Deysarkar says the approach significantly reduces costs for 80legs, allowing the company to offer its service for far less than would be possible if it used a data center, or even a cloud-computing service such as Amazon Web Services.
Daniel Tunkelang, cofounder of the search company Endeca, based in Cambridge, MA, says that a good Web crawling service could be useful for startups that want to focus on building the search experience rather than on collecting the data. But Tunkelang says the success of 80legs may depend on how easy it is for users to customize the crawl. “The big question is, how adaptive and programmable is the crawl?” he says.

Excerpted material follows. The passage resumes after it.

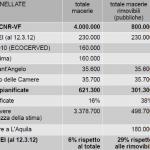 L'AQUILA: ECCO LA SITUAZIONE DELLA RIMOZIONE DELLE MACERIE AL 31 MARZO 2012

Tunkelang also notes that it’s important for a Web crawler to capture as much information as possible. For example, the path a crawler took to arrive at a particular page can provide a search company with useful information about the contents of that page.
A service such as 80legs could also be useful for university researchers. “Crawling at large scale is indeed an expensive hurdle to cross for experimental search projects in academia, which often are lacking large-scale infrastructure,” says Kevin Chang, an associate professor of computer science at the University of Illinois at Urbana-Champaign.
Chang thinks the distributed nature of 80legs is “an interesting direction and sounds promising [for lowering] the cost of crawling.” At the same time, he agrees that a lot depends on how efficiently the system operates and how effectively users can customize what data they want to process.
80legs plans to launch a market where nontechnical users will be able to purchase applications that can control how a crawler functions. Partner companies will also be able to sell access to applications that control 80legs’s crawlers.